Stored records:

○ ○ ○ ○ ○

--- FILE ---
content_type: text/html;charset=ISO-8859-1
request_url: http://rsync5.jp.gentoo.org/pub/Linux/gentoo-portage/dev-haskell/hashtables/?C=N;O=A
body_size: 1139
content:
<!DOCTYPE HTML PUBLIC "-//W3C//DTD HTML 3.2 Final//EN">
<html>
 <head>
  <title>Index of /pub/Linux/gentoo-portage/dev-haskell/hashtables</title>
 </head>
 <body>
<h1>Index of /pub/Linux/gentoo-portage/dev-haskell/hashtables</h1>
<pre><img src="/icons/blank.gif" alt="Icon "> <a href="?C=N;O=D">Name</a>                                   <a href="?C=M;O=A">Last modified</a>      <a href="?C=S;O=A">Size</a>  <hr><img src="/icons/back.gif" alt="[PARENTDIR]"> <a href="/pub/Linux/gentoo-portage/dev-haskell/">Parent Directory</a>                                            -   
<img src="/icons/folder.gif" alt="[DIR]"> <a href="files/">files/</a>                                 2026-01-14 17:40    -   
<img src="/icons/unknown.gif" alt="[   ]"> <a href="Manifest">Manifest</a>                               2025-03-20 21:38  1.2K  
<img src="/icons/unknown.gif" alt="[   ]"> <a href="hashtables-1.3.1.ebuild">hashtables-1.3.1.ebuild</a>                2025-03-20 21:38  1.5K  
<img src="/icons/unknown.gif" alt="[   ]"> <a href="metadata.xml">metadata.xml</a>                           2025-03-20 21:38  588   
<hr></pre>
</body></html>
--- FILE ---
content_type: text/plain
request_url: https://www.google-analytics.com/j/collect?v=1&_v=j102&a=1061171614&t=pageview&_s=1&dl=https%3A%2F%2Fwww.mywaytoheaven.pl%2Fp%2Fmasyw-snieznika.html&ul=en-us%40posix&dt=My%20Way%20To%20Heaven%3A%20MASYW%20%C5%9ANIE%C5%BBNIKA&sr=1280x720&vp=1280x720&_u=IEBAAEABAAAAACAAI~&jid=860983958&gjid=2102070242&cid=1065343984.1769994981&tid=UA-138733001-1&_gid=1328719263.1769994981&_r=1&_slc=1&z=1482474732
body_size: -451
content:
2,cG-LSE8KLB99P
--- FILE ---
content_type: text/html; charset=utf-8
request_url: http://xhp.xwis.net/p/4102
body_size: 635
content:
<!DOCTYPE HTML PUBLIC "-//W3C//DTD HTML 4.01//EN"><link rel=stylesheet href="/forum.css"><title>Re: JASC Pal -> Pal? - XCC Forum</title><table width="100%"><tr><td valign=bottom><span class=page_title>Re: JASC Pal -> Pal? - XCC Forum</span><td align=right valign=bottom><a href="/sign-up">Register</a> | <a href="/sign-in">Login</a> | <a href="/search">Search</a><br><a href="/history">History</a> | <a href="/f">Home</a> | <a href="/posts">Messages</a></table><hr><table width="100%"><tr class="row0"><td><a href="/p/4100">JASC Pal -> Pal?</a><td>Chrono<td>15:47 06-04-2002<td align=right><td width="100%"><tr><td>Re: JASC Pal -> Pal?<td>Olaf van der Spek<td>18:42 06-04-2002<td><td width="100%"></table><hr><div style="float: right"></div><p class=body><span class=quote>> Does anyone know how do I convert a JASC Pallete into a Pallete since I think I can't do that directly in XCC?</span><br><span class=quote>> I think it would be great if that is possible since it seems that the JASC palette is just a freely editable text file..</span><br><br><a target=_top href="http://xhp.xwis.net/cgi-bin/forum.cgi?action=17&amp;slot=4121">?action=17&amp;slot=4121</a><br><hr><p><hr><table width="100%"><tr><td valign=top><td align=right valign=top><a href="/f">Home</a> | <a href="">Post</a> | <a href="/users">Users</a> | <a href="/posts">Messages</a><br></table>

○ ○ ○ ○ ○

### What to produce
This calls for all of the entries above, repeated exactly.

### Finished task
--- FILE ---
content_type: text/html;charset=ISO-8859-1
request_url: http://rsync5.jp.gentoo.org/pub/Linux/gentoo-portage/dev-haskell/hashtables/?C=N;O=A
body_size: 1139
content:
<!DOCTYPE HTML PUBLIC "-//W3C//DTD HTML 3.2 Final//EN">
<html>
 <head>
  <title>Index of /pub/Linux/gentoo-portage/dev-haskell/hashtables</title>
 </head>
 <body>
<h1>Index of /pub/Linux/gentoo-portage/dev-haskell/hashtables</h1>
<pre><img src="/icons/blank.gif" alt="Icon "> <a href="?C=N;O=D">Name</a>                                   <a href="?C=M;O=A">Last modified</a>      <a href="?C=S;O=A">Size</a>  <hr><img src="/icons/back.gif" alt="[PARENTDIR]"> <a href="/pub/Linux/gentoo-portage/dev-haskell/">Parent Directory</a>                                            -   
<img src="/icons/folder.gif" alt="[DIR]"> <a href="files/">files/</a>                                 2026-01-14 17:40    -   
<img src="/icons/unknown.gif" alt="[   ]"> <a href="Manifest">Manifest</a>                               2025-03-20 21:38  1.2K  
<img src="/icons/unknown.gif" alt="[   ]"> <a href="hashtables-1.3.1.ebuild">hashtables-1.3.1.ebuild</a>                2025-03-20 21:38  1.5K  
<img src="/icons/unknown.gif" alt="[   ]"> <a href="metadata.xml">metadata.xml</a>                           2025-03-20 21:38  588   
<hr></pre>
</body></html>
--- FILE ---
content_type: text/plain
request_url: https://www.google-analytics.com/j/collect?v=1&_v=j102&a=1061171614&t=pageview&_s=1&dl=https%3A%2F%2Fwww.mywaytoheaven.pl%2Fp%2Fmasyw-snieznika.html&ul=en-us%40posix&dt=My%20Way%20To%20Heaven%3A%20MASYW%20%C5%9ANIE%C5%BBNIKA&sr=1280x720&vp=1280x720&_u=IEBAAEABAAAAACAAI~&jid=860983958&gjid=2102070242&cid=1065343984.1769994981&tid=UA-138733001-1&_gid=1328719263.1769994981&_r=1&_slc=1&z=1482474732
body_size: -451
content:
2,cG-LSE8KLB99P
--- FILE ---
content_type: text/html; charset=utf-8
request_url: http://xhp.xwis.net/p/4102
body_size: 635
content:
<!DOCTYPE HTML PUBLIC "-//W3C//DTD HTML 4.01//EN"><link rel=stylesheet href="/forum.css"><title>Re: JASC Pal -> Pal? - XCC Forum</title><table width="100%"><tr><td valign=bottom><span class=page_title>Re: JASC Pal -> Pal? - XCC Forum</span><td align=right valign=bottom><a href="/sign-up">Register</a> | <a href="/sign-in">Login</a> | <a href="/search">Search</a><br><a href="/history">History</a> | <a href="/f">Home</a> | <a href="/posts">Messages</a></table><hr><table width="100%"><tr class="row0"><td><a href="/p/4100">JASC Pal -> Pal?</a><td>Chrono<td>15:47 06-04-2002<td align=right><td width="100%"><tr><td>Re: JASC Pal -> Pal?<td>Olaf van der Spek<td>18:42 06-04-2002<td><td width="100%"></table><hr><div style="float: right"></div><p class=body><span class=quote>> Does anyone know how do I convert a JASC Pallete into a Pallete since I think I can't do that directly in XCC?</span><br><span class=quote>> I think it would be great if that is possible since it seems that the JASC palette is just a freely editable text file..</span><br><br><a target=_top href="http://xhp.xwis.net/cgi-bin/forum.cgi?action=17&amp;slot=4121">?action=17&amp;slot=4121</a><br><hr><p><hr><table width="100%"><tr><td valign=top><td align=right valign=top><a href="/f">Home</a> | <a href="">Post</a> | <a href="/users">Users</a> | <a href="/posts">Messages</a><br></table>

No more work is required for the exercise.